Sometimes it may not be necessary to use so many dowels, but an extra one to reinforce the joint does not harm, since the time required is almost the same. In this case, we used 4 dowels for a 35 cm length of the corner joint.
2. We usually use 8 mm diameter dowels. For such projects, we use a long 8 mm thick round rod, out of which we can cut pieces to any size we need. In fact, we cut them 2-3 cm longer than the project requires to handle them easier.

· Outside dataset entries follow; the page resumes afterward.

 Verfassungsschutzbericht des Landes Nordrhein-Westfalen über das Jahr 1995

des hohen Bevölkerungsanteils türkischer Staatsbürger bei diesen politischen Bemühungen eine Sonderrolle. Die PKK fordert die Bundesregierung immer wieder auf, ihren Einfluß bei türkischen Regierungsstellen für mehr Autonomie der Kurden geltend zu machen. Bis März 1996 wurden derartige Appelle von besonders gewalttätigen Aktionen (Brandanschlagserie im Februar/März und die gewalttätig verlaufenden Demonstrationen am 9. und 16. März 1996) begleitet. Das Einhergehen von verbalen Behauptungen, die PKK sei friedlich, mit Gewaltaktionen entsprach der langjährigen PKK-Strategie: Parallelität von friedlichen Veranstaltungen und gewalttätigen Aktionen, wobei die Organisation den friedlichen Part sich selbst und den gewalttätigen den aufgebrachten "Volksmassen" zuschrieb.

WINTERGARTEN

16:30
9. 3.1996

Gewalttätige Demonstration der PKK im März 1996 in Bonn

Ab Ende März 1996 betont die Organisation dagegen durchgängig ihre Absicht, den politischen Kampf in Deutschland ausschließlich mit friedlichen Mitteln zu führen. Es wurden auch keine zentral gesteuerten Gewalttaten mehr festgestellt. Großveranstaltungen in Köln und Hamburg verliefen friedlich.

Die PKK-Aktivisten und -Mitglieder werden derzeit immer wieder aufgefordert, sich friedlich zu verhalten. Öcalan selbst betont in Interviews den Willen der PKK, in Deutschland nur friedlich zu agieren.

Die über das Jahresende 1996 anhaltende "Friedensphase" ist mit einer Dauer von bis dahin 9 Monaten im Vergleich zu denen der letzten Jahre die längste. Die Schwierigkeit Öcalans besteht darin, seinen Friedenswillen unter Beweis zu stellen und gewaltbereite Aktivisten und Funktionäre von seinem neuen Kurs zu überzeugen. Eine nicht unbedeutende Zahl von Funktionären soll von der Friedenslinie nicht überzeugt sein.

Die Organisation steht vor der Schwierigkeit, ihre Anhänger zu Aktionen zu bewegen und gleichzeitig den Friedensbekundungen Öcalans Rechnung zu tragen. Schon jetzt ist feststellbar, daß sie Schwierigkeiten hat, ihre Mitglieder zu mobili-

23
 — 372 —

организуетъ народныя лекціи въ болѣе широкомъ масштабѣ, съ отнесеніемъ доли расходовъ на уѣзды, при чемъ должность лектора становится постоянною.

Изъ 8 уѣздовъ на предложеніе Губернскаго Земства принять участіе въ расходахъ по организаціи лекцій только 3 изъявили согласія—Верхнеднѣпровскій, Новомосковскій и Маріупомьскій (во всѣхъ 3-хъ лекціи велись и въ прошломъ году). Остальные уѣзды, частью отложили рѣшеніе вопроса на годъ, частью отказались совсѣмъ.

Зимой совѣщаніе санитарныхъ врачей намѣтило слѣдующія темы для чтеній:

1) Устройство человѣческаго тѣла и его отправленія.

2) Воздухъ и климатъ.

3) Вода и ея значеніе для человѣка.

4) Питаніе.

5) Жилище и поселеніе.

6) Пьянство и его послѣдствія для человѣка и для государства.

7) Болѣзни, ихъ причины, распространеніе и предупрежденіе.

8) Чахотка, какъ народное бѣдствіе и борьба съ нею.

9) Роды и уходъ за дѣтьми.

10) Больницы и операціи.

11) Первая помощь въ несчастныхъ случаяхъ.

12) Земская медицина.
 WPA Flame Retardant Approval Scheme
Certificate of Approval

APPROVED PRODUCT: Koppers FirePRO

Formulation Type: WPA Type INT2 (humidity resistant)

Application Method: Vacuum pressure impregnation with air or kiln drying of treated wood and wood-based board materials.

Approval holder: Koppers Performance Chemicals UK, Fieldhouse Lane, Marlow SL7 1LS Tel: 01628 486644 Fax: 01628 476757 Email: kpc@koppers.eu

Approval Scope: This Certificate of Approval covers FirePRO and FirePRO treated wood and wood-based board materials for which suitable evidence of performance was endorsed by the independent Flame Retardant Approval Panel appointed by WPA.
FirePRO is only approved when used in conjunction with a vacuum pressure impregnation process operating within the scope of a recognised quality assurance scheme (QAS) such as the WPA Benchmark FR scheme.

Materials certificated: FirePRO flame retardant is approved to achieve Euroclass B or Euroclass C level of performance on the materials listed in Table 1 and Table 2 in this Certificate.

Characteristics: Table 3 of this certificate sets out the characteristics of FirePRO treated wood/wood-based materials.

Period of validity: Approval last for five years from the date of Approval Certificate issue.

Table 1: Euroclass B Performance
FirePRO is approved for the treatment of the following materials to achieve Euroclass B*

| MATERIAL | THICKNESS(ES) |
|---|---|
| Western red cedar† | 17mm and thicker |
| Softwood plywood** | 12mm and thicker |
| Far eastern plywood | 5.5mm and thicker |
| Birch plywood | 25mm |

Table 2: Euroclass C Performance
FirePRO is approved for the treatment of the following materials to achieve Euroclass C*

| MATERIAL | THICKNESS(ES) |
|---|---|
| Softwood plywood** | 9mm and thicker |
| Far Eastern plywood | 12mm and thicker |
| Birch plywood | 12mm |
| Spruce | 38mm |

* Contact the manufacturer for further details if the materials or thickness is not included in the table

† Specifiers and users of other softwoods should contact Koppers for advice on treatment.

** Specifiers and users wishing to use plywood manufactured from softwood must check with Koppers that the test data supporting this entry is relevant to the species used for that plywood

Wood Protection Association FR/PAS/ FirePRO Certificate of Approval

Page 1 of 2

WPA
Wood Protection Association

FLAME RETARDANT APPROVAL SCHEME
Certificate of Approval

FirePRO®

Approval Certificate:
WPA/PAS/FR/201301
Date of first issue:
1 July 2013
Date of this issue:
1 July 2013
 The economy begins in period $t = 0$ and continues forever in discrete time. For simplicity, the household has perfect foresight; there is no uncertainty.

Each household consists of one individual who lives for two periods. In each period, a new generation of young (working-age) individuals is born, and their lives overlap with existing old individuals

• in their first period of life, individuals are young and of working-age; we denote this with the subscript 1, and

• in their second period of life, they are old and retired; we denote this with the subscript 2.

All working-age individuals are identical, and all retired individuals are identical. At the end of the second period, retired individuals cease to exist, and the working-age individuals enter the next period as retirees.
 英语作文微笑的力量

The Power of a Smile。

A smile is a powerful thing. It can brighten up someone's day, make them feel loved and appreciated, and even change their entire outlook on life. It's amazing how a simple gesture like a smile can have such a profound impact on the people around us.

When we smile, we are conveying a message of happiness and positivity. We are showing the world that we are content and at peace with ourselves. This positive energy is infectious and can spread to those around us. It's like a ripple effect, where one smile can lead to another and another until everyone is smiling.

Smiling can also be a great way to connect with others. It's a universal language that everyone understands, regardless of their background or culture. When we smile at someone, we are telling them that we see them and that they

3. The next step is to drill the holes into the corner joints. For this diameter of dowels, we use an 8 mm diameter wooden drill bit. With the screwdriver tilted at about 45 degrees, the drill penetrates through the three boards. The hole is drilled so that the drill bit passes completely through the horizontal board (the one with the edge joined to the surface of the vertical one), goes through the added strip and stops close to the edge of the vertical board (there must remain 4-5 mm to the front of the board).
4. We apply class D3 adhesive inside the holes after we clean them in advance very well to remove the dust resulting from the drilling. The adhesive can be applied on one side (in our case inside the holes). It is not necessary to apply on dowels too. The adhesive can be applied at once inside all the holes because the hardening time of the glue is about 10 minutes (it can vary depending on temperature and humidity).
5. We insert the dowels into the holes and hammer them in place. You can also use a mallet not to appear any risk of damaging the MDF surface.
6. We remove the excess adhesive as well as possible with a dry cloth.
7. After removing the adhesive, we cut the dowels. For this, we use a hand saw. The hand saw must be handled parallel to the MDF surface to avoid scratching it. It is better to let the dowel a little popped out since it can be sanded easily after the glue dried.
8. After the glue dries, the surface can be sanded. We first use 80 grit sandpaper to remove material from the surface quickly. Then we use 150 grit sandpaper to get a smoother surface. After that, we apply a layer of primer for MDF and a layer of paint (sanding the surface with 320 grit sandpaper before applying the paint).
Following the steps described, we always get a piece of furniture with stable and strong corners over time.